REQUEST – Leave out any picture and return the remaining listing below exactly as given.

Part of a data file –
================

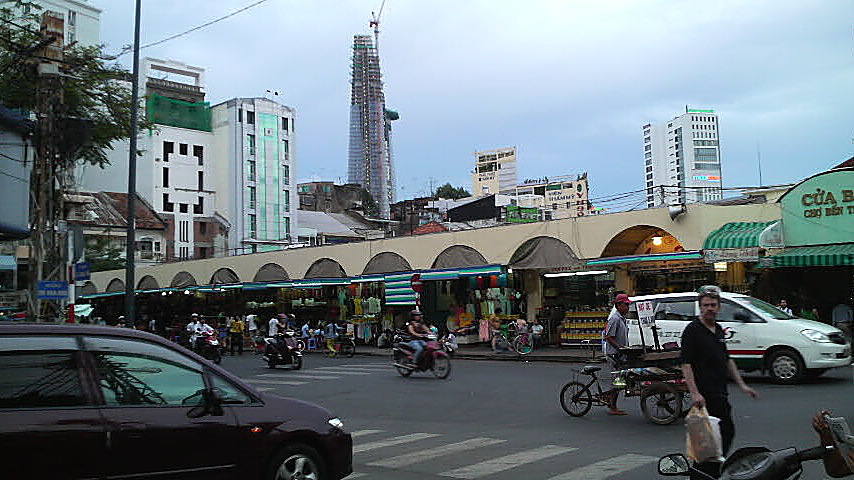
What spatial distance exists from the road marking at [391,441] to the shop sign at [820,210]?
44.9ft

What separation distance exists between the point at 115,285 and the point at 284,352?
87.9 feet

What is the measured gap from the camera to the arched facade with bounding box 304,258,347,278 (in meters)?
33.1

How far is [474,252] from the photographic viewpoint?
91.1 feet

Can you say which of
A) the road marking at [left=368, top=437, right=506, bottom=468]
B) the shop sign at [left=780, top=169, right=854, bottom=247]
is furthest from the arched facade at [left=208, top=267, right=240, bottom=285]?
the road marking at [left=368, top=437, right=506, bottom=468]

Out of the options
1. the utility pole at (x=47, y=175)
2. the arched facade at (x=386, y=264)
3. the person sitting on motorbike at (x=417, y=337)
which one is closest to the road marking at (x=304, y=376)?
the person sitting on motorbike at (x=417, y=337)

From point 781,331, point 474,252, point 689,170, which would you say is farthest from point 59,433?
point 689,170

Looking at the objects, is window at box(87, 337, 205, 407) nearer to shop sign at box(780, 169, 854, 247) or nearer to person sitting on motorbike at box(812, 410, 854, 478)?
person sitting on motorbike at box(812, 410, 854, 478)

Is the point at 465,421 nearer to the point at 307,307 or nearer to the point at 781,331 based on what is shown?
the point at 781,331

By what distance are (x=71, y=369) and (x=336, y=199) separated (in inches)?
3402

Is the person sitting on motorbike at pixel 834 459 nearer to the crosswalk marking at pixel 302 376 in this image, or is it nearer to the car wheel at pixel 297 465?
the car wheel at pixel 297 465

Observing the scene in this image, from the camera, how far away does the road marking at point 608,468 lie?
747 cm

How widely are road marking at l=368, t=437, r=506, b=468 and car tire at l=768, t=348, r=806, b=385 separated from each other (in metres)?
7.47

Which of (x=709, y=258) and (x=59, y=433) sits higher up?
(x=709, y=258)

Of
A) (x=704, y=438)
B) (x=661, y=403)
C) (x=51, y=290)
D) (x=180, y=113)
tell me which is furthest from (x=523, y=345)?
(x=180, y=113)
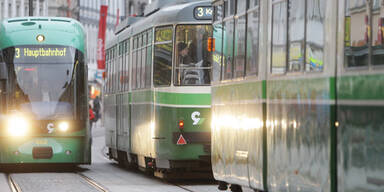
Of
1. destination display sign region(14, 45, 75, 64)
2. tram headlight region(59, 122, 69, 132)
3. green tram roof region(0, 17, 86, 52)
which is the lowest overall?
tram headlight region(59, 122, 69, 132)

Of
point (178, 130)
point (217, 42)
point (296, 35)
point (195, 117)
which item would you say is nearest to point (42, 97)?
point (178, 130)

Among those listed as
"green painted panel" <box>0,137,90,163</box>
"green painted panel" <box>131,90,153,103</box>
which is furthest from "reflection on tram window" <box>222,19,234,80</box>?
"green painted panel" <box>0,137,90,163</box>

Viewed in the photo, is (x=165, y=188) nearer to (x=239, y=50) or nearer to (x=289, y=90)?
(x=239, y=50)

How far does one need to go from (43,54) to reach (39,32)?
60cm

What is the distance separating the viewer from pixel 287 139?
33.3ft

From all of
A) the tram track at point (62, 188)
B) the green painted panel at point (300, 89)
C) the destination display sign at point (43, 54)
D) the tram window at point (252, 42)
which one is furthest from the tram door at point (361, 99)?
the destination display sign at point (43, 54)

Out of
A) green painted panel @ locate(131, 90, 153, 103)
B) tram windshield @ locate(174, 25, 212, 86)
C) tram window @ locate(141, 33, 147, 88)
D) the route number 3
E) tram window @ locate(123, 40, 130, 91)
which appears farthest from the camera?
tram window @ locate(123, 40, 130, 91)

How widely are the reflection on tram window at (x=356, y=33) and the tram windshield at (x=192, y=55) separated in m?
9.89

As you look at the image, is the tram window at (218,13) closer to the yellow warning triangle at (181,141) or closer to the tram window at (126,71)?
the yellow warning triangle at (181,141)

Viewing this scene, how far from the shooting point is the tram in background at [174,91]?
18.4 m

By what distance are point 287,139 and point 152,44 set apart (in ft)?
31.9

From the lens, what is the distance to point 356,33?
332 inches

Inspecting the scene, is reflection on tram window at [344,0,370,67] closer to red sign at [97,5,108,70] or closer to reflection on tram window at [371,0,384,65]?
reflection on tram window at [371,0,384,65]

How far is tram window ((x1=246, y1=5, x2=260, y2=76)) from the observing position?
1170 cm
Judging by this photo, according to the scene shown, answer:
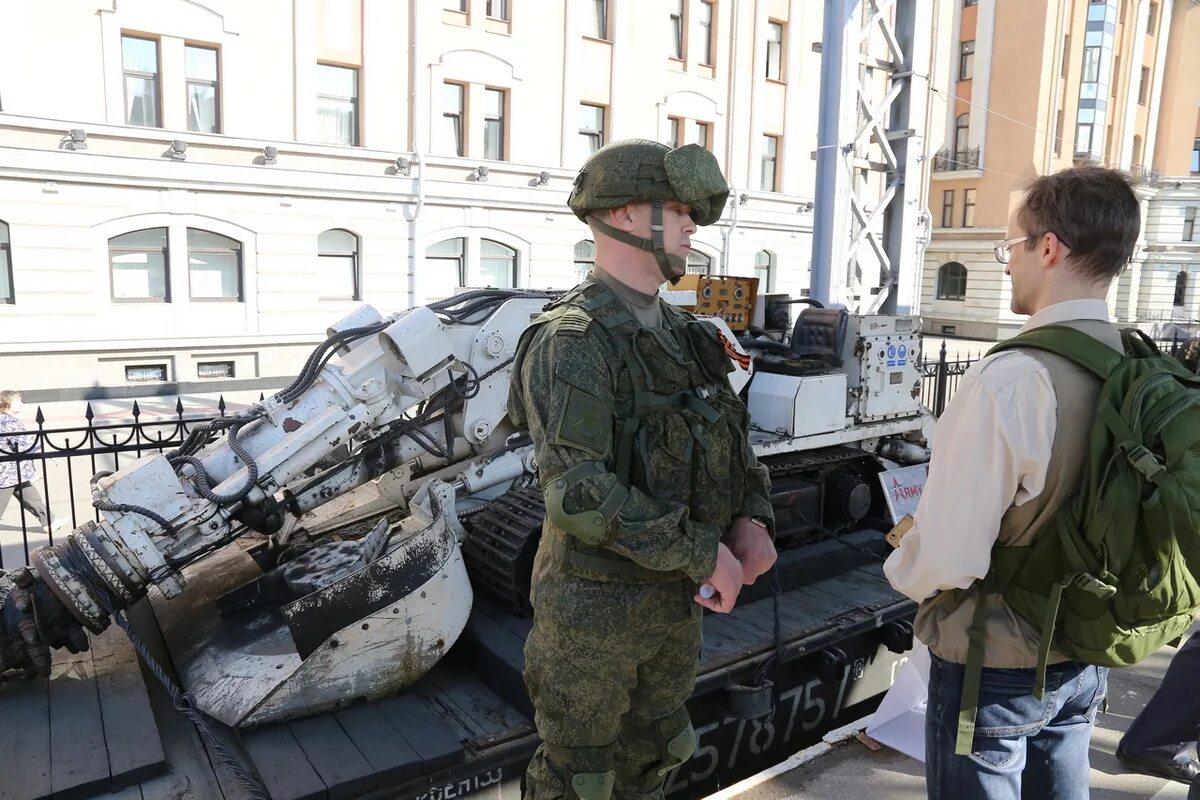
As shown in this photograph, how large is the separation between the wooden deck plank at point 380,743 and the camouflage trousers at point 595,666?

================

ANSWER TO THE EXERCISE –
What spatial distance exists from the road marking at [391,441] to the shop sign at [820,210]?
44.9ft

What separation distance exists between the point at 115,285 and the point at 284,352?
87.9 feet

What is the measured gap from the camera to the arched facade with bounding box 304,258,347,278 (in meters)?
33.1

How far is [474,252] from the photographic viewpoint?
91.1 feet

Can you say which of
A) the road marking at [left=368, top=437, right=506, bottom=468]
B) the shop sign at [left=780, top=169, right=854, bottom=247]
is furthest from the arched facade at [left=208, top=267, right=240, bottom=285]?
the road marking at [left=368, top=437, right=506, bottom=468]

Out of the options
1. the utility pole at (x=47, y=175)
2. the arched facade at (x=386, y=264)
3. the person sitting on motorbike at (x=417, y=337)
which one is closest to the road marking at (x=304, y=376)?
the person sitting on motorbike at (x=417, y=337)

From point 781,331, point 474,252, point 689,170, which would you say is farthest from point 59,433?
point 689,170

Looking at the objects, is window at box(87, 337, 205, 407) nearer to shop sign at box(780, 169, 854, 247) or nearer to person sitting on motorbike at box(812, 410, 854, 478)?
person sitting on motorbike at box(812, 410, 854, 478)

Is the point at 465,421 nearer to the point at 307,307 or nearer to the point at 781,331 based on what is shown?
the point at 781,331

By what distance are (x=71, y=369) and (x=336, y=199) separated (in inches)?
3402

Is the person sitting on motorbike at pixel 834 459 nearer to the crosswalk marking at pixel 302 376 in this image, or is it nearer to the car wheel at pixel 297 465?
the car wheel at pixel 297 465

Observing the scene in this image, from the camera, how far away does the road marking at point 608,468 lie?
747 cm

How widely are road marking at l=368, t=437, r=506, b=468 and car tire at l=768, t=348, r=806, b=385 separated from each other (in metres)?
7.47

Which of (x=709, y=258) and (x=59, y=433) sits higher up?
(x=709, y=258)

Of
A) (x=704, y=438)
B) (x=661, y=403)
C) (x=51, y=290)
D) (x=180, y=113)
tell me which is furthest from (x=523, y=345)?
(x=180, y=113)
Of
1. destination display sign region(14, 45, 75, 64)
2. tram headlight region(59, 122, 69, 132)
3. green tram roof region(0, 17, 86, 52)
which is the lowest overall?
tram headlight region(59, 122, 69, 132)

Of
point (178, 130)
point (217, 42)
point (296, 35)
point (195, 117)
which item would you say is nearest to point (42, 97)?
point (178, 130)

Among those listed as
"green painted panel" <box>0,137,90,163</box>
"green painted panel" <box>131,90,153,103</box>
which is furthest from "reflection on tram window" <box>222,19,234,80</box>?
"green painted panel" <box>0,137,90,163</box>

Viewed in the photo, is (x=165, y=188) nearer to (x=239, y=50) or nearer to (x=289, y=90)?
(x=239, y=50)

How far does one need to go from (43,54) to reach (39,32)?
60cm

What is the distance separating the viewer from pixel 287 139?
33.3ft

From all of
A) the tram track at point (62, 188)
B) the green painted panel at point (300, 89)
C) the destination display sign at point (43, 54)
D) the tram window at point (252, 42)
which one is furthest from the tram door at point (361, 99)?
the destination display sign at point (43, 54)

Out of
A) green painted panel @ locate(131, 90, 153, 103)
B) tram windshield @ locate(174, 25, 212, 86)
C) tram window @ locate(141, 33, 147, 88)
D) the route number 3
E) tram window @ locate(123, 40, 130, 91)
which appears farthest from the camera?
tram window @ locate(123, 40, 130, 91)

How widely are the reflection on tram window at (x=356, y=33) and the tram windshield at (x=192, y=55) separated in m?
9.89

As you look at the image, is the tram window at (218,13) closer to the yellow warning triangle at (181,141) or closer to the tram window at (126,71)?
the yellow warning triangle at (181,141)

Viewing this scene, how far from the shooting point is the tram in background at [174,91]?
18.4 m

By what distance are point 287,139 and point 152,44 set apart (in ft)?
31.9

From the lens, what is the distance to point 356,33?
332 inches

Inspecting the scene, is reflection on tram window at [344,0,370,67] closer to red sign at [97,5,108,70] or closer to reflection on tram window at [371,0,384,65]?
reflection on tram window at [371,0,384,65]

How far is tram window ((x1=246, y1=5, x2=260, y2=76)) from the observing position?
1170 cm
Judging by this photo, according to the scene shown, answer:
As shown in this photograph, how large is the separation between the wooden deck plank at point 380,743 and the camouflage trousers at point 595,666?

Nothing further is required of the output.